> _Selected passage_:
Will it come back? That question has been haunting public health officials in New York City and state since a surprise outbreak of the West Nile virus sickened more than 60 people late last summer and killed seven. No more cases of this rare illness were detected after temperatures started dropping in September, rendering the climate inhospitable to the mosquito that transmits the disease, most likely a subspecies of Culex pipiens. But nobody knew whether the virus would be able to survive the winter, either in mosquitoes or their eggs, or in birds, the virus's animal reservoir.
Now evidence suggests that the New York region may indeed be at risk again this summer. Over the past few months, the Centers for Disease Control and Prevention (CDC) and city and state researchers have been monitoring mosquito populations in sewers, abandoned hangars, swimming pool utility rooms, and other likely winter shelters. Last week, they announced that a sensitive polymerase chain reaction test had picked up traces of viral genetic material in three Culex samples in Fort Totten, an historic site in the New York borough of Queens.
Although the find suggests that the insects still harbor the virus and may start spreading it anew when they go looking for bird and human blood, researchers cannot be sure, because they only detected RNA fragments; another test that looks for live viruses came up negative. One interpretation is that the number of viral particles was low enough to escape detection, CDC officials say. Another possibility is that the virus may have become inactivated in the mosquitoes or killed as the specimens were processed. Attempts to isolate the virus using a different technique are under way.
Despite the uncertainty, the results have experts worried--most notably some entomologists, who question the city's and state's ability to wage an effective war against mosquitoes this spring and summer. With viral epidemics such as AIDS taking a huge toll, insect-borne diseases have been "pretty far back on the burner" in New York, says John Edman, director of the Center for Vector-Borne Disease Research at the University of California, Davis. He points out that New York state is still in the process of hiring personnel for new surveillance and control programs, making it difficult to mount an aggressive larvae control campaign in early spring, as experts recommended during a workshop in January. "I'm really worried," adds Yale medical entomologist Durland Fish. "In all honesty, I don't think they'll be able to mount an effective response."
But state officials dismiss those worries. "We have been working very diligently," says a spokesperson for the state Department of Health in Albany. "We will be prepared."

> _Problem A_: Please transcribe the West Nile virus article starting with "Will it come" and going on through "virus's animal reservoir.".
> _Problem B_: Condense the paragraph of the West Nile virus article that opens "Although the find suggests" into a short bulleted list of its main facts.
Rely only on the West Nile virus article for everything here.

> _Given entries_:
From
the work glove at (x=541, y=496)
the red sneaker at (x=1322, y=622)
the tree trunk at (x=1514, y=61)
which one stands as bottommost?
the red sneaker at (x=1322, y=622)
...
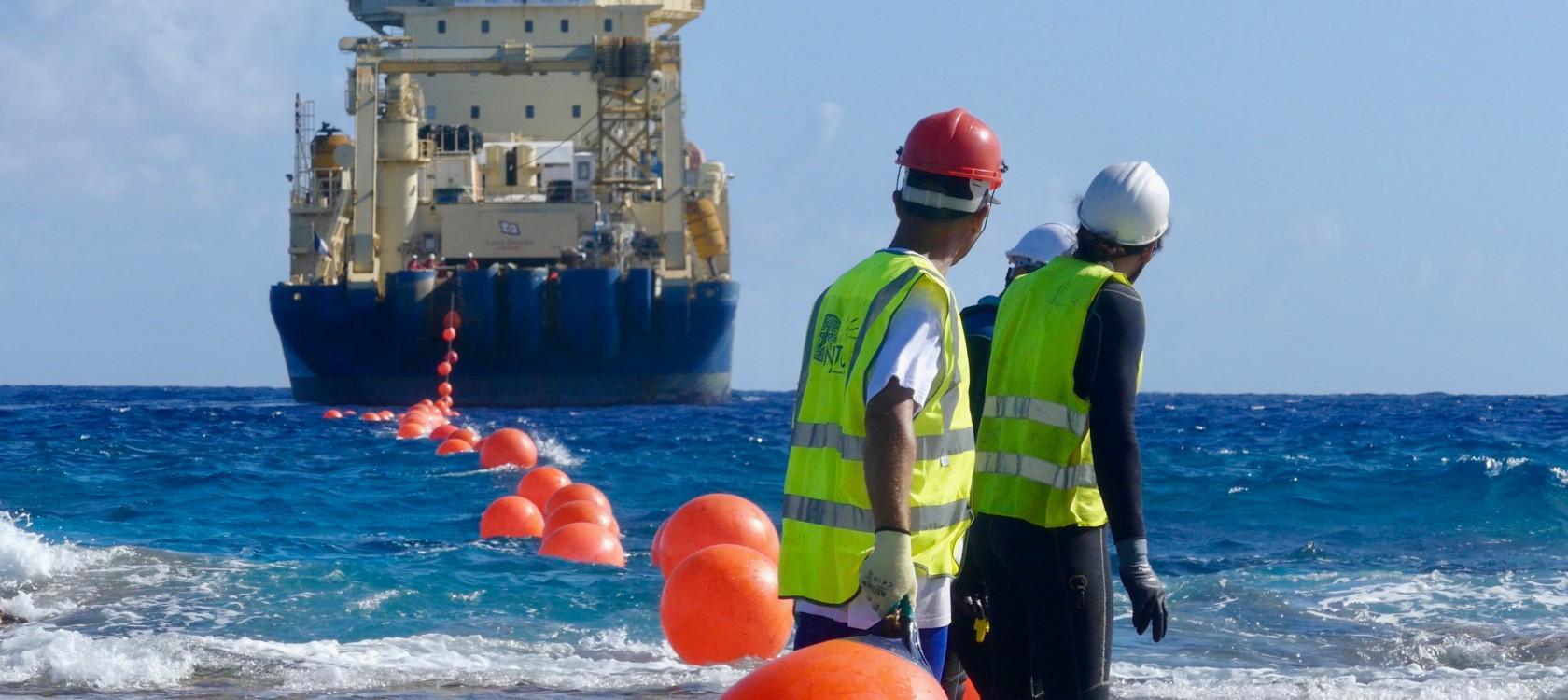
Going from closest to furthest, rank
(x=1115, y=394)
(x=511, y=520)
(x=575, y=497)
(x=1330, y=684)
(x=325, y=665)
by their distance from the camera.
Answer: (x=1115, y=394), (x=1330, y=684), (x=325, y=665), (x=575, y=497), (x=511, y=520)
--
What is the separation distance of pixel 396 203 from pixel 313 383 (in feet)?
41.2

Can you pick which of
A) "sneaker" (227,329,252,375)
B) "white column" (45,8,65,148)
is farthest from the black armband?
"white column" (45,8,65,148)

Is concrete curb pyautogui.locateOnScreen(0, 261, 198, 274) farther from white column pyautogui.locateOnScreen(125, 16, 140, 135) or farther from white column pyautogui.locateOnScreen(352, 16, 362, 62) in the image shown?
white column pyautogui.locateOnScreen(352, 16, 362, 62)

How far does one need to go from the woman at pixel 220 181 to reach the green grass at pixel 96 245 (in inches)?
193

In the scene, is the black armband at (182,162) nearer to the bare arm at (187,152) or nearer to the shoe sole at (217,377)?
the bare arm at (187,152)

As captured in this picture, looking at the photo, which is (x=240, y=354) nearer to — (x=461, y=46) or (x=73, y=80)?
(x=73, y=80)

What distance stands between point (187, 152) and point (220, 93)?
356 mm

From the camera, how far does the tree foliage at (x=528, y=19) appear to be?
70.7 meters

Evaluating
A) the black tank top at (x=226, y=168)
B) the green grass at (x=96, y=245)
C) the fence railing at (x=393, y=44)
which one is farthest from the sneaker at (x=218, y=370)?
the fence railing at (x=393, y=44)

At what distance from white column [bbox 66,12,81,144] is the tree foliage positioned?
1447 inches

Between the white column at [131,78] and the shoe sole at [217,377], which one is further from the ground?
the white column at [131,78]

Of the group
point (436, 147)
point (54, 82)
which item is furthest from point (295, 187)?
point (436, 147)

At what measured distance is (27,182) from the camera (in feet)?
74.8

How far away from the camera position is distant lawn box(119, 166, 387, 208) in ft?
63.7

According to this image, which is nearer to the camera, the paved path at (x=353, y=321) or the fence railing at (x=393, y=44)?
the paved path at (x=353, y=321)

> _Task solution A_:
Will it come back? That question has been haunting public health officials in New York City and state since a surprise outbreak of the West Nile virus sickened more than 60 people late last summer and killed seven. No more cases of this rare illness were detected after temperatures started dropping in September, rendering the climate inhospitable to the mosquito that transmits the disease, most likely a subspecies of Culex pipiens. But nobody knew whether the virus would be able to survive the winter, either in mosquitoes or their eggs, or in birds, the virus's animal reservoir.

> _Task solution B_:
- The find suggests the mosquitoes still carry the virus and may spread it again, but researchers can't be sure.
- They detected only viral RNA fragments, and a test for live virus was negative.
- CDC officials say viral particles may have been too few to detect.
- The virus may also have been inactivated in the mosquitoes or killed during processing.
- Efforts to isolate the virus with a different technique are under way.